Sarzo has worked with Interscope/Universal Record's Jimmy Iovine and legendary metal producers, Bob Ezrin and Mike Clink. He also worked with Robert Stigwood of "Saturday Night Fever" fame on numerous soundtracks such as "Times Square", D.L. Byron the writer of Pat Benatar's hit "Shadows of the Night", Reggae artist Garland Jeffreys, and the late Sam Kinison on his Leader of the Banned album. Robert formed his band Hurricane in the early 80's and went on to have hits such as "Over the Edge" and their #1 hit "I'm Onto You."

In the early 1980s, Robert was introduced to bassist Tony Cavazo by Los Angeles heavy metal band Quiet Riot's lead vocalist Kevin DuBrow. Both Robert's brother Rudy and Cavazo's brother Carlos were in Quiet Riot at the time. He later joined with Cavazo, singer Kelly Hansen and drummer Jay Schellen to form the glam metal band Hurricane.
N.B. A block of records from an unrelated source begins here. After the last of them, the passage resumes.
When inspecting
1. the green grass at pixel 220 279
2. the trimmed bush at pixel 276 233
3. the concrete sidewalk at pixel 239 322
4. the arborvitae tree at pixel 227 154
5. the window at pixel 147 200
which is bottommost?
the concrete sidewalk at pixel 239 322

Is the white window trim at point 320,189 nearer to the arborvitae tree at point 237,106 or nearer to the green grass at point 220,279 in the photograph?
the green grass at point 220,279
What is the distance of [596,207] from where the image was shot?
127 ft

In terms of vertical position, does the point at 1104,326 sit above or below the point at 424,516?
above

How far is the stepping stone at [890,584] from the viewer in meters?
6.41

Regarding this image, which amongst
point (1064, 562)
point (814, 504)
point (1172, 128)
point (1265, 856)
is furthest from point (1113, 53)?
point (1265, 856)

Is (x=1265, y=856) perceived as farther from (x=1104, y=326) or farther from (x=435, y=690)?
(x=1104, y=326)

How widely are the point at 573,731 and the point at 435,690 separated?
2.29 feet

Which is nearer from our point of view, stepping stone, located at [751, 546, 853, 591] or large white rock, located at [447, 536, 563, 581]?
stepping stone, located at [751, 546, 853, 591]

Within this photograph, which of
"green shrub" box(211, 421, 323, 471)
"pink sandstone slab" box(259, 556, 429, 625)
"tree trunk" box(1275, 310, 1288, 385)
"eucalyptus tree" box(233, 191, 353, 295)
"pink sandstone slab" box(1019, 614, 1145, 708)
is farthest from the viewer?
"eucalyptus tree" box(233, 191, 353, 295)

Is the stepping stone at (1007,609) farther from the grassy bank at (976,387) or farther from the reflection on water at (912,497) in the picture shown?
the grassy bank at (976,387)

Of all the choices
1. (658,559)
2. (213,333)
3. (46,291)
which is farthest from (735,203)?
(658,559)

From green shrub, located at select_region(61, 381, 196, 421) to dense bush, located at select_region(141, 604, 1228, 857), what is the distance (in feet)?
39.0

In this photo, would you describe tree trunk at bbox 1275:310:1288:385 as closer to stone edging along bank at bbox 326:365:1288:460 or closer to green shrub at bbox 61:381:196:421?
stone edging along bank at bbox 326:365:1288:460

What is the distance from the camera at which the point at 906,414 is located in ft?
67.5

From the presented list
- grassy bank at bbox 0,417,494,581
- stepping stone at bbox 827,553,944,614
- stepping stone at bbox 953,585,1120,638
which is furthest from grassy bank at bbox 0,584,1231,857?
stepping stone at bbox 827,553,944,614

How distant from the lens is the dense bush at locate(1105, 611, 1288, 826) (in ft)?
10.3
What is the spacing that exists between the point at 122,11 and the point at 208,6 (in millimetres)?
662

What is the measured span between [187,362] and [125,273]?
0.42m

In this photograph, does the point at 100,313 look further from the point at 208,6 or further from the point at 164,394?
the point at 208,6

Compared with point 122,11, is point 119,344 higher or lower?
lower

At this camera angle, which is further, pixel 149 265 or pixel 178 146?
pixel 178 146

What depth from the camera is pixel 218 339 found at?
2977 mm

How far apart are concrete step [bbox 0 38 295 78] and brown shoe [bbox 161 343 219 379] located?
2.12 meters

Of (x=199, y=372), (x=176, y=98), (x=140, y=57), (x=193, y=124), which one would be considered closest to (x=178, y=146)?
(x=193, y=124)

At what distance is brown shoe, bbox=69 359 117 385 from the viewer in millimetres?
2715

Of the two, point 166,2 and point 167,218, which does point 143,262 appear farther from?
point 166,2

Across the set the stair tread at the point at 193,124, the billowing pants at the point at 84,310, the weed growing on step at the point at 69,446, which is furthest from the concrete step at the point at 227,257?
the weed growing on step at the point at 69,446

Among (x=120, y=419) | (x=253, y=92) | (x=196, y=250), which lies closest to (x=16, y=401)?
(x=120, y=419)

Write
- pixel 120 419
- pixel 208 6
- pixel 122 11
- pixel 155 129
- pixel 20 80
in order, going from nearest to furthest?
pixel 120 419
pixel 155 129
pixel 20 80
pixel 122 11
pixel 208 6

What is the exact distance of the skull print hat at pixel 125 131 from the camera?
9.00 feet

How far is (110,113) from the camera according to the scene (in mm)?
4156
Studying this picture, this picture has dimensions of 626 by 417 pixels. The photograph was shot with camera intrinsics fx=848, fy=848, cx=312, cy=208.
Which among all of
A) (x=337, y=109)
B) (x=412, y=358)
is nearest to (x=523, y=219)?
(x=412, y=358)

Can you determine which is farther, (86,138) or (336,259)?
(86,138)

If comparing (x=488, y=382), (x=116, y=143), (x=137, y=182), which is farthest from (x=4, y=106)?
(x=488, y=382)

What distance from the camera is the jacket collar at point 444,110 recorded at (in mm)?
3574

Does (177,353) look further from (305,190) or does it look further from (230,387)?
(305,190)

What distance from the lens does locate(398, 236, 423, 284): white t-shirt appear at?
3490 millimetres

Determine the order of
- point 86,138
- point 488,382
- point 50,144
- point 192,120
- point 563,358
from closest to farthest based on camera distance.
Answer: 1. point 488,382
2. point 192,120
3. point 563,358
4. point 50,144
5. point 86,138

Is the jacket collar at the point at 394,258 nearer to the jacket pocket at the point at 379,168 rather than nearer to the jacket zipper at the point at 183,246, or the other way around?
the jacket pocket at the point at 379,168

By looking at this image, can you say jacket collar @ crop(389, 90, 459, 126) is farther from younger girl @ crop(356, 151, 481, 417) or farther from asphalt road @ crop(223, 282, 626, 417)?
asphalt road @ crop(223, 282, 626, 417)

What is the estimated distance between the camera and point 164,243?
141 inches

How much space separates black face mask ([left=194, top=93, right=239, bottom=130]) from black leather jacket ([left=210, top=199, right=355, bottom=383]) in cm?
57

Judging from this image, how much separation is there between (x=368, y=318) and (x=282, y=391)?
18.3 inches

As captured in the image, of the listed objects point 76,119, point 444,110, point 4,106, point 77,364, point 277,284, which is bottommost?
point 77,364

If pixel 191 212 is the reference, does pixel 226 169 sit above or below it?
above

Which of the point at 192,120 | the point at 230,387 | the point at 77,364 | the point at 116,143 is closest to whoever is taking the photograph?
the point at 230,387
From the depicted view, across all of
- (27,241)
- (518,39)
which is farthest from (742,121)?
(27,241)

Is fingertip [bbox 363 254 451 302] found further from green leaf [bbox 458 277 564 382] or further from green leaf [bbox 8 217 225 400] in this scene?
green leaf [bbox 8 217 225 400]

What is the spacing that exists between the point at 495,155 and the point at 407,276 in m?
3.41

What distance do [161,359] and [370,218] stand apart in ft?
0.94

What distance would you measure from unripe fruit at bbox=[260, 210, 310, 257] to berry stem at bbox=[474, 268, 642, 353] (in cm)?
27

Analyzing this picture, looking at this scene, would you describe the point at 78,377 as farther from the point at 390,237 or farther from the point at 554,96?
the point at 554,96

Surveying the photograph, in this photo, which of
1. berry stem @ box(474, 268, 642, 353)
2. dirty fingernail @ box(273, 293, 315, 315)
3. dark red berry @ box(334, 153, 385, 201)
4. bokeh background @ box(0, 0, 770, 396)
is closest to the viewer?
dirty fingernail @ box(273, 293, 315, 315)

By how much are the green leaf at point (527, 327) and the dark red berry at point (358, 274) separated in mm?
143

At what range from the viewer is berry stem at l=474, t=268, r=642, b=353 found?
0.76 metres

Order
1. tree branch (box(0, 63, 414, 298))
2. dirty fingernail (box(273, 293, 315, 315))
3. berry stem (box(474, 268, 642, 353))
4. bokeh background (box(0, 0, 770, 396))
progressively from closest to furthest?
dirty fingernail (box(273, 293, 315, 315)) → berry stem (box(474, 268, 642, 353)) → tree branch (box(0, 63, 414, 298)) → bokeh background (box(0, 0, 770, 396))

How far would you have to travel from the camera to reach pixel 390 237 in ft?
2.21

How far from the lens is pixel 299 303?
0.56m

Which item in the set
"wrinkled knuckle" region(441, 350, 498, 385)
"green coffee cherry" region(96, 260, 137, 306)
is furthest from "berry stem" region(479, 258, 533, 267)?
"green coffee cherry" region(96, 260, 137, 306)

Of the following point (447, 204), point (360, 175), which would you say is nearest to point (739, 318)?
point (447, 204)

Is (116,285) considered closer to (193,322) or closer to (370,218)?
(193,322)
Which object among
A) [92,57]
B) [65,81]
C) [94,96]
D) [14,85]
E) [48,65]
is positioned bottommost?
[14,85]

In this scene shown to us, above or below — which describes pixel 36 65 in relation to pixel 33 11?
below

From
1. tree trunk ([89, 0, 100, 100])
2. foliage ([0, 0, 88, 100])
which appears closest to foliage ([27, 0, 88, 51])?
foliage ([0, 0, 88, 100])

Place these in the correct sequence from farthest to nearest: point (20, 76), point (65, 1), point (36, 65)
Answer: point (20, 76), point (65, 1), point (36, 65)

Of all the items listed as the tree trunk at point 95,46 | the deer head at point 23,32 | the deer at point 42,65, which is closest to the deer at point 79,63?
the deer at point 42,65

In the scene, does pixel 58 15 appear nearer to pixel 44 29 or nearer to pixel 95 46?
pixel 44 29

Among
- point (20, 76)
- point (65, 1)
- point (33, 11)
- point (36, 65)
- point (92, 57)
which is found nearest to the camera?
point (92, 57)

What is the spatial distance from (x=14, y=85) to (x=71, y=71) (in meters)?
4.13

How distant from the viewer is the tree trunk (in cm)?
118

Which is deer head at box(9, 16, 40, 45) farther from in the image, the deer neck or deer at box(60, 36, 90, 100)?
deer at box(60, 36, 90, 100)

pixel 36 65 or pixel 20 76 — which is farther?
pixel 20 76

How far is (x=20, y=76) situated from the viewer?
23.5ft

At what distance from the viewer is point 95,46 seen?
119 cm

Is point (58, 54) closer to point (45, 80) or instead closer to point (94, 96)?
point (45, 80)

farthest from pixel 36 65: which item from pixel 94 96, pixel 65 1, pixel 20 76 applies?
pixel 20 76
He remained with Hurricane from 1985 until 1989. Although Hurricane released a reunion album (Liquifury) in 2001, Sarzo did not participate in this project. After many years in the studio, Sarzo worked to reform Hurricane in 2007.

Not just a heavy metal/rock and roll guitarist with a classical background, Robert Sarzo has branched out to become a producer and movie music composer. His current projects include the movies, "The Hiss", written and produced by David Lynch's daughter, Jennifer, and the 2009 wide-release "The Collector" written and produced by Marcus Dunstan writer of Saw 4, 5, & 6. Robert will be working on "The Collector" sequel in 2011.

He has opened a recording studio in Sherman Oaks and is working with his brother, Rudy, on several upcoming projects. He is endorsed by Peavey guitars, Line 6 and ChromaCast.

On January 25, 2013, it was announced that Sarzo had joined Geoff Tate's lineup after he was expelled from Queensrÿche. This band already included his brother Rudy. This is the first time the Sarzo brothers have played together in a national act. He replaced Glen Drover, who left two months earlier.

In July 2013, Sarzo released his first solo album, After the Storm, nearly 30 years after recording it. The album was released on 4818 Records.

Longtime guitarist of the American hard rock band Hurricane, he announced his departure from the group on October 27, 2023.